**To do:** Reproduce all the entries exactly.
-- START OF Supplied material --
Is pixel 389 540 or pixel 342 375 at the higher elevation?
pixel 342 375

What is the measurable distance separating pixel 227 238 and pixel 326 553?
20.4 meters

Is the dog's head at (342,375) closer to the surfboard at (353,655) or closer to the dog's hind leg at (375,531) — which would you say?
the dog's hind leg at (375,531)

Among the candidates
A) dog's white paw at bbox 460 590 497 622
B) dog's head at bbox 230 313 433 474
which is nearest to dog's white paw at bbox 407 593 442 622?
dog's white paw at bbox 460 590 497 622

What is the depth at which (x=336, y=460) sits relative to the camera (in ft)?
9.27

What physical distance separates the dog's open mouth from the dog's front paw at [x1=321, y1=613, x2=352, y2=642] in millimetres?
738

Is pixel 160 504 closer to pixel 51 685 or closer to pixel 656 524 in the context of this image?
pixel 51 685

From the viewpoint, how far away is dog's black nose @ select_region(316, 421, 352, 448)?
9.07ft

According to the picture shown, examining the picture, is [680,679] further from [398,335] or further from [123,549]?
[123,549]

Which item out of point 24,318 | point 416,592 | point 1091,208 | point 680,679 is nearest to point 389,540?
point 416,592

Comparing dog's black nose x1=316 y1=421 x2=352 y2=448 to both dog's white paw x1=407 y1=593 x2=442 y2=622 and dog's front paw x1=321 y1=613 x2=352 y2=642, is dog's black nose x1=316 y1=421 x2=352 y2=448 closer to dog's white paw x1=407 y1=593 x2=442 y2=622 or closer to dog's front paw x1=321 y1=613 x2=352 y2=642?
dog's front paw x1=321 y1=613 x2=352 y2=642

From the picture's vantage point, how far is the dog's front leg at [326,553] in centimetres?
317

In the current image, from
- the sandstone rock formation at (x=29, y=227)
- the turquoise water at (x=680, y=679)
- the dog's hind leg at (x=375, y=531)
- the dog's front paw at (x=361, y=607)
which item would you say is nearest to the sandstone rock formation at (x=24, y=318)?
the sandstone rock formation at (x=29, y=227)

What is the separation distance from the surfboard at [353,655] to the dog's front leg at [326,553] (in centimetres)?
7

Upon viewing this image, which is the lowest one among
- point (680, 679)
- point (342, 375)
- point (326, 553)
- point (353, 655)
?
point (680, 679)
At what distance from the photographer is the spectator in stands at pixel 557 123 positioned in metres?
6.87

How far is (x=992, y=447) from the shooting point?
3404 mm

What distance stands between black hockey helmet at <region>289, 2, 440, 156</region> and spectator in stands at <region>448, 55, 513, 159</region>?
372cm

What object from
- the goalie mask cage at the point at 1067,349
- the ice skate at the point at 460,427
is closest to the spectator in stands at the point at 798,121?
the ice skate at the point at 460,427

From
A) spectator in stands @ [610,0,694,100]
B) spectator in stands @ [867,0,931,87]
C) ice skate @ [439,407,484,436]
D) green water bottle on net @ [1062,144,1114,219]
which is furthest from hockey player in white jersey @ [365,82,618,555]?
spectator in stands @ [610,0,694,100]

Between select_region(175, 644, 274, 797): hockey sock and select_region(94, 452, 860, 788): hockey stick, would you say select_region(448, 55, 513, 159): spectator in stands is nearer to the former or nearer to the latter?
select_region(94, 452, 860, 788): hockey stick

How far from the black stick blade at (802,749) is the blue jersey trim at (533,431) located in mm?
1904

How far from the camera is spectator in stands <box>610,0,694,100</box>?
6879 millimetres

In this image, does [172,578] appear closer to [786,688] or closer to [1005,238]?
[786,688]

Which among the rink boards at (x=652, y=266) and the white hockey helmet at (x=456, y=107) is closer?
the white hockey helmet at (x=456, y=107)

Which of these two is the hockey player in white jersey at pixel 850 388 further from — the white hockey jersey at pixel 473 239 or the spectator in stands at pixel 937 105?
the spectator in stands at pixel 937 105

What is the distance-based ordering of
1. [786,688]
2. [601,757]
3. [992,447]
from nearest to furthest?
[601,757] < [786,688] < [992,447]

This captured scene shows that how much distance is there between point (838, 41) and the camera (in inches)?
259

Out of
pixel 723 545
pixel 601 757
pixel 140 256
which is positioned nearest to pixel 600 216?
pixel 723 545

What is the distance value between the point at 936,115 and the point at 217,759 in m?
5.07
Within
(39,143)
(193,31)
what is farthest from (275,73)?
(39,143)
-- END OF Supplied material --
**Output below:**
Is pixel 389 540 or pixel 342 375 at the higher elevation?
pixel 342 375

What is the measurable distance separating pixel 227 238 and pixel 326 553?
20.4 meters

Is the dog's head at (342,375) closer to the surfboard at (353,655) or closer to the dog's hind leg at (375,531) — which would you say?
the dog's hind leg at (375,531)

Among the candidates
A) dog's white paw at bbox 460 590 497 622
B) dog's head at bbox 230 313 433 474
which is nearest to dog's white paw at bbox 407 593 442 622?
dog's white paw at bbox 460 590 497 622

What is the depth at which (x=336, y=460) sits relative to the camera (in ft)?
9.27

What physical distance separates the dog's open mouth from the dog's front paw at [x1=321, y1=613, x2=352, y2=642] in millimetres?
738

Is pixel 160 504 closer to pixel 51 685 or closer to pixel 656 524 in the context of this image?
pixel 51 685

From the viewpoint, how far away is dog's black nose @ select_region(316, 421, 352, 448)?
9.07ft

According to the picture shown, examining the picture, is [680,679] further from [398,335] or further from [123,549]?
[123,549]

Which item out of point 24,318 | point 416,592 | point 1091,208 | point 680,679 is nearest to point 389,540?
point 416,592

Comparing dog's black nose x1=316 y1=421 x2=352 y2=448 to both dog's white paw x1=407 y1=593 x2=442 y2=622 and dog's front paw x1=321 y1=613 x2=352 y2=642, is dog's black nose x1=316 y1=421 x2=352 y2=448 closer to dog's white paw x1=407 y1=593 x2=442 y2=622 or closer to dog's front paw x1=321 y1=613 x2=352 y2=642?
dog's front paw x1=321 y1=613 x2=352 y2=642

From the picture's vantage point, how far is the dog's front leg at [326,553] in centimetres?
317

In the current image, from
- the sandstone rock formation at (x=29, y=227)
- the turquoise water at (x=680, y=679)
- the dog's hind leg at (x=375, y=531)
- the dog's front paw at (x=361, y=607)
which item would you say is nearest to the sandstone rock formation at (x=24, y=318)?
the sandstone rock formation at (x=29, y=227)

What is the separation distance from the surfboard at [353,655] to the dog's front leg at [326,553] (in centimetres)?
7

Upon viewing this image, which is the lowest one among
- point (680, 679)
- point (342, 375)
- point (326, 553)
- point (353, 655)
?
point (680, 679)
At what distance from the photographer is the spectator in stands at pixel 557 123 positioned in metres?
6.87

How far is (x=992, y=447) from the shooting point?
3404 mm

What distance stands between black hockey helmet at <region>289, 2, 440, 156</region> and spectator in stands at <region>448, 55, 513, 159</region>?
372cm

What object from
- the goalie mask cage at the point at 1067,349
- the ice skate at the point at 460,427
is closest to the spectator in stands at the point at 798,121?
the ice skate at the point at 460,427

From
A) spectator in stands @ [610,0,694,100]
B) spectator in stands @ [867,0,931,87]
C) ice skate @ [439,407,484,436]
D) green water bottle on net @ [1062,144,1114,219]
which is furthest from hockey player in white jersey @ [365,82,618,555]?
spectator in stands @ [610,0,694,100]

Between select_region(175, 644, 274, 797): hockey sock and select_region(94, 452, 860, 788): hockey stick, would you say select_region(448, 55, 513, 159): spectator in stands is nearer to the former or nearer to the latter?
select_region(94, 452, 860, 788): hockey stick

How far from the black stick blade at (802,749) is the blue jersey trim at (533,431) located in mm?
1904

How far from the camera is spectator in stands <box>610,0,694,100</box>?
6879 millimetres

In this image, does [172,578] appear closer to [786,688] or closer to [1005,238]?
[786,688]

Which among the rink boards at (x=652, y=266) and the white hockey helmet at (x=456, y=107) is closer?
the white hockey helmet at (x=456, y=107)

Which of these two is the hockey player in white jersey at pixel 850 388 further from — the white hockey jersey at pixel 473 239 or the spectator in stands at pixel 937 105?
the spectator in stands at pixel 937 105

What is the distance-based ordering of
1. [786,688]
2. [601,757]
3. [992,447]
from nearest to furthest?
[601,757] < [786,688] < [992,447]

This captured scene shows that how much distance is there between point (838, 41) and the camera (in inches)?
259

Out of
pixel 723 545
pixel 601 757
pixel 140 256
which is positioned nearest to pixel 600 216?
pixel 723 545

What is the distance value between the point at 936,115 and the point at 217,759 in m?
5.07
Within
(39,143)
(193,31)
what is farthest from (275,73)?
(39,143)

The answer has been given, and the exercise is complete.